Thank you! Appreciated!
It’s pretty tedious to keep writing the same thing over and over again.
Before, you needed two passwords. Now, just one!
To put it another way.
If I look over the shoulder of someone who has root privileges—that is, who is in the wheel group—then I can later log in using their credentials and do everything a root user can do.
Before, I didn’t have the root password.
Furthermore, the statement “if you define one, you can do everything like in the old way” isn’t true either.
Because then groups and so on are missing.
Sorry, I will repeat this only once more. You only need the root password and login (e.g. in a virtual console, using Ctrl-Alt-Fn) as root and do any system management action you want.
If you allow someone to look over your shoulder while typing passwords, no matter what password, then you pay no attention to security.
Here I do not understand what you try to say. You can always add/change/remove groups and/or add users to groups (as root of course). When you specific mean the wheel group, that was always present. Also in the times that in the default situation it was not used at all. Easy for those that in earlier times wanted “to have it the same as name-your-destribution”.

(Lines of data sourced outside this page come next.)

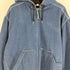 リバティオーバーオールズ LIBERTY OVERALLS 裏地キルティング デニムアクティブジャケット フーデッドジャケット メンズ import:XL
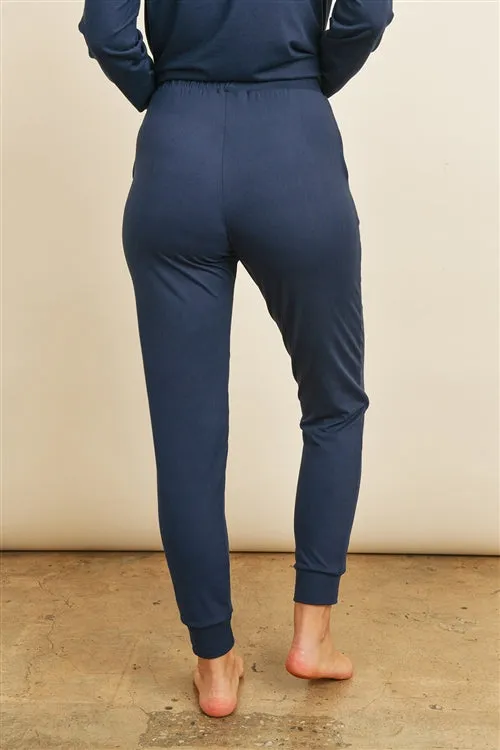 Fireside Blue Loungewear Pajama Set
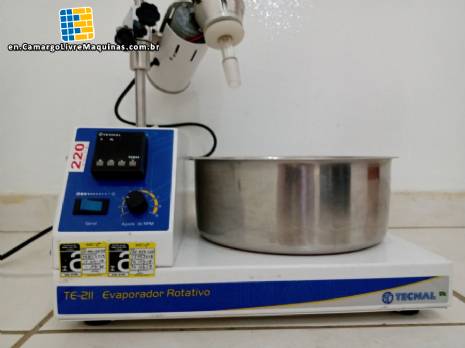 Rotary evaporate to laboratory Tecnal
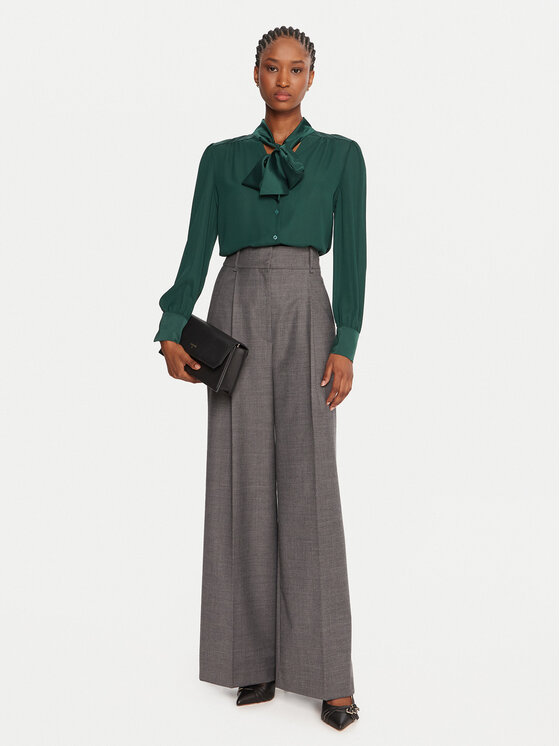 Rinascimento Rinascimento Сорочка CFC0126204003 Зелений Regular Fit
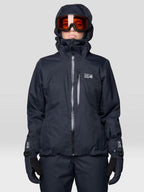 Womens-Mountain-Hardwear-Firefall-Jacket-In-Black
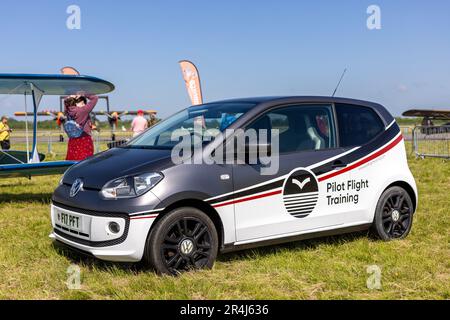 2012 Volkswagen Up ‘F17 PFT’ on display at the Abingdon Air & Country Show on the 20th May 2023. Stock Photo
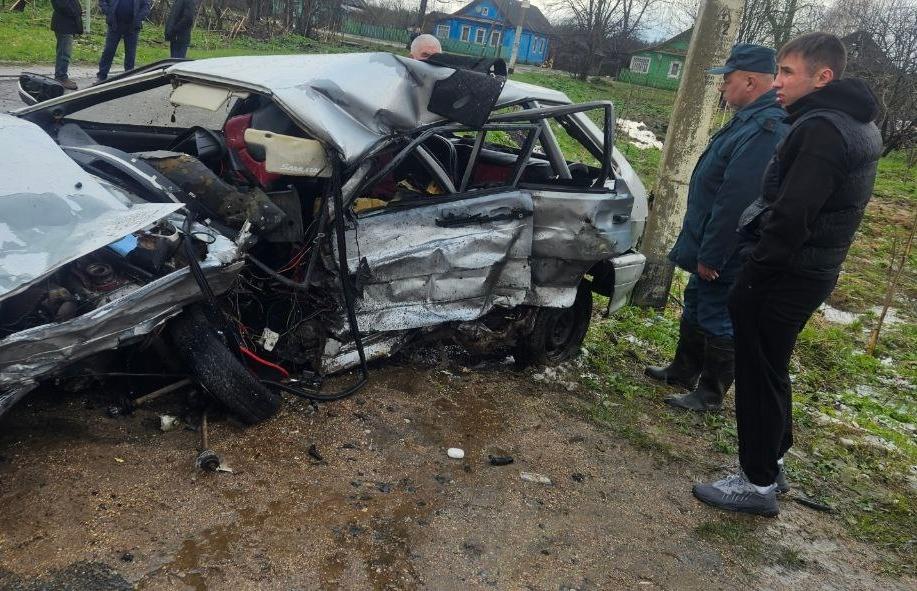 В смертельном ДТП на дороге Торжок — Осташков в Тверской области погиб водитель «Жигулей» - новости Афанасий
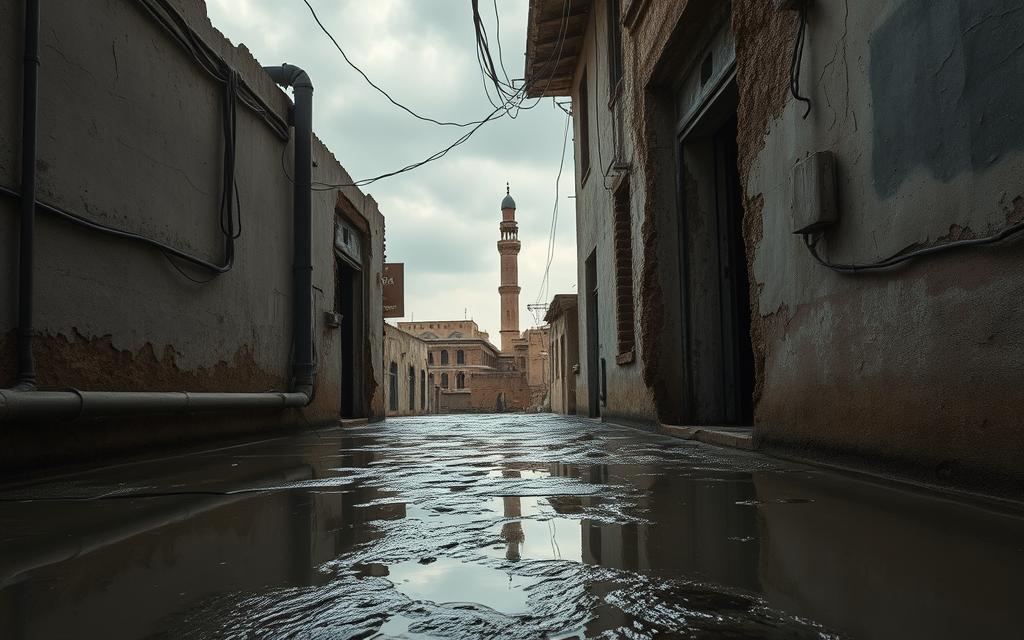 كشف خرير المياه بالنخاولة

But it is easy enough. Everybody has her/his own system management environment. One system vs. a few systems vs. many systems. Need for distribution of one/some/all system management tasks to one or more other users or not. Etc., etc. Based on that you decide what to do. There is no “best practice” (but there bad ones). Use what you need and like.
The fact that the defaults used by the installaion and useradd differ now from before maybe surprising and even annoying. But now you know, thanks to the forums.
And for those who wonder if I have a personal preference here (i tried to avoid to make propaganda for it until now). I do not have sudo installed on the systems I manage. So at least part of the whole thing will not touch me.
So that is a system with only one admin and the admin password is not given away.
The old way:
- the admin is user# 0, username root, groups root wheel
- the password for user# 0 must be set and used to do admin work
- you “normal user” must steal the password for user# 0 to do admin work.
The new way:
- the admin is user# 1000, username foo, groups foo wheel (and possibly others, not relevant here)
- the password for user# 1000 must be set and used to do admin work
- you “normal user” must steal the password for user# 1000 to do admin work.
The only difference I see is the admin username (“foo” vs. “root”) and the user# (1000 vs. 0).
I may be just color blind and not seeing the relevance of that difference?
A regular user should not have root privileges!!!
There’s a world of difference between theory and practice.
And if you’re not willing to understand that, then there’s no point in continuing the discussion.